Хмурясь, Тобольцев разорвал конверт. Он предчувствовал упреки. Он не любил их. Дрожавшей рукою, карандашом и безграмотно Анна Порфирьевна писала:
«Лиза знает. Едем на богомолье. Вернемся через неделю, а коли раньше, ты все-таки не заглядывай. Пусть обойдётся!..»
— Милая! — крикнул Тобольцев и прижал письмо к губам. Он не понял, несмотря на всю тонкость своей души, что не для него старалась в данном случае мать. Он не понял, что теперь Лиза ей ближе. И что она оберегает её покой, а не его интересы. Нянюшка, давно жалевшая «цыганку», тоже в эту минуту почувствовала невольную симпатию к униженной женщине.
— Там Егорка ждет. Он письмо принес.
— Дайте ему рубль, нянюшка… У вас есть деньги?
Она молча вышла. На кухне она дала Егорке двугривенный.
Наступила масленица, и Тобольцев «закрутил», по выражению Фимочки. Он был на блинах и у невесты. Пекла блины Соня, угощала Катерина Федоровна. И Тобольцев говорил, что у него не только блины во рту, но и сердце в груди тает. Потом он катал невесту и Соню на тройке за город.
Анна Порфирьевна и Лиза вернулись домой, когда кончилась угарная масленица. Это было вечером, в «прощеное воскресенье». На звонок выбежала и отперла Федосеюшка.
— Ну как у вас? Все здоровы? — спросила хозяйка.
— Все, Анна Порфирьевна, все, — с низким поклоном пропела Федосеюшка. — У нас Анфиса Ниловна в гостях сидят, — добавила она и ловко сняла с обеих женщин ротонды из черно-бурой лисицы. Из-под смиренно опущенных ресниц она кинула воровской взгляд на зацепеневшее лицо Лизы, и беглая усмешка зазмеилась у тонких губ горничной. Но только на одно мгновение… В следующее — все её смуглое лицо выражало только преданность и смирение.

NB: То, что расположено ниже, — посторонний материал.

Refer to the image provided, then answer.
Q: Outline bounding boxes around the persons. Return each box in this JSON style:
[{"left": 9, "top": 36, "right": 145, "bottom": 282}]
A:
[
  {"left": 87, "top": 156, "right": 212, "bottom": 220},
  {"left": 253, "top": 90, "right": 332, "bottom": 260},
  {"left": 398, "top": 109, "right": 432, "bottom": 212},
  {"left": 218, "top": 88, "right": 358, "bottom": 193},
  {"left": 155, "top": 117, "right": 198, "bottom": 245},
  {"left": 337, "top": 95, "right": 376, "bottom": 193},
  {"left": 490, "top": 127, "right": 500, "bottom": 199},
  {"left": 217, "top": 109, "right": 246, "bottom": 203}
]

Нянюшка почтительно поцеловала в плечо хозяйку Лизу она видела только мельком. «Каменная стала, словно статуй», — очень тонко определила старушка.
Анна Порфирьевна послала с нею записку сыну. «Заезжай на неделе. Теперь с нею говорить можно».
И вот, в среду вечером, Тобольцев с расстроенными нервами, пресыщенный, мрачный и подавленный, ехал в Таганку, как на казнь.
Все пили чай в столовой, когда он вошел. Не было только хозяйки, которой нездоровилось.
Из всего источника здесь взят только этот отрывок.